Pharmacology: Pharmacodynamics: Mechanism of action/pharmacodynamic effects: Erdosteine, active ingredient of Erdos Capsule 300 mg, besides its property of fluidifying bronchial mucus thus facilitating expectoration in animal studies, it prevents the accumulation of free oxygen radicals when their production is accelerated and increases antioxidant cellular protective mechanisms as well as counteract the action of elastase enzyme.
From pharmacological studies results that erdosteine, per se, does not possess these properties but only after metabolization. In fact, the chemical SH groups, distinctive of this activity, are chemically blocked and become free only after metabolization or in alkaline moiety. This property guarantees a good tolerability without bad tastes and without mercaptanic regurgitations and with good gastric tolerability.
Pharmacodynamic properties: Mucolytic agent reducing the viscosity of mucus and purulent sputum.
Erdosteine is a prodrug, becoming active after metabolism whereby free thiol groups are formed. This effect is due to the opening of the disulfide bonds of the bronchial mucoproteins.
It has also been demonstrated that erdosteine inhibits bacterial adhesion to epithelial cells. Due to the presence of a free thiol group in its active metabolite, erdosteine has a significant antioxidant action, demonstrated by both 'in vitro' and 'in vivo' studies.
Pharmacokinetics: Absorption: Erdosteine is quickly absorbed after oral administration and rapidly transformed through a first-pass metabolism to its biologically active metabolite - N-thiodiglycolylhomocysteine (M1). After administration of 300 mg, the peak plasma concentration of erdosteine (Cmax) 1.26±0.23 µg/ml was reached 1.18±0.26 hour after administration (Tmax), while M1 showed a Cmax of 3.46 μg/ml and a Tmax of 1.48 hour.
The plasma concentrations of erdosteine increase in a dose-dependent manner. Plasma concentrations of M1 increased also with the dose, but not as proportionally as in the case of unchanged erdosteine.

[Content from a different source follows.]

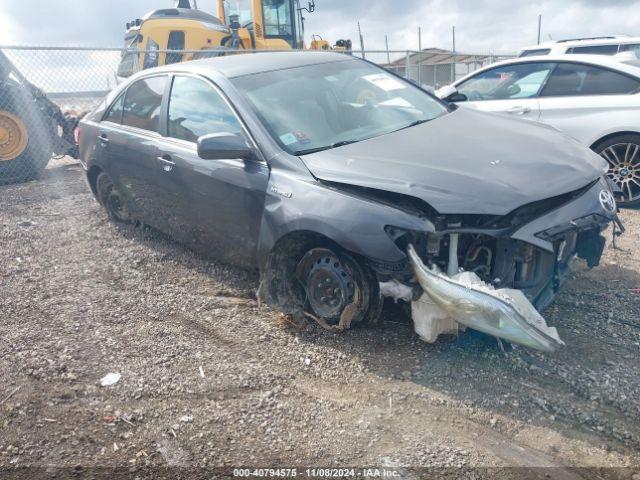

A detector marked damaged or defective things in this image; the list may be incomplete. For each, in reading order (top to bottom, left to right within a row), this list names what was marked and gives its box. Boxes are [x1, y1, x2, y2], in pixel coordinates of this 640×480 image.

damaged gray sedan [77, 53, 624, 352]
crumpled hood [302, 109, 608, 216]
detached bumper piece [408, 246, 564, 350]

The absorption is independent from food intake.
Distribution: In animal models, erdosteine was distributed mainly to kidneys, bone, spinal cord and liver. Pharmacologically active concentrations of both erdosteine and M1 were found in broncho alveolar lavage.
Elimination: The elimination T1/2 is 1.46±0.60 h and 1.62 ±0.59 h, respectively, for erdosteine and M1. In urine, only M1 and sulphates were found, faecal elimination is negligible.
No accumulation or change in the metabolism of erdosteine and M1 has been observed after oral administration of 600 to 900 mg daily for 8 days.
Influence of age: Age does not affect the pharmacokinetics of erdosteine.
Binding to plasma proteins: Plasma proteins of erdosteine is 64.5% (range: 50-86%).
Toxicology: Preclinical safety data: Preclinical safety data reveal no special hazard for humans based on conventional studies of safety pharmacology, repeated dose toxicity, genotoxicity and toxicity to reproduction.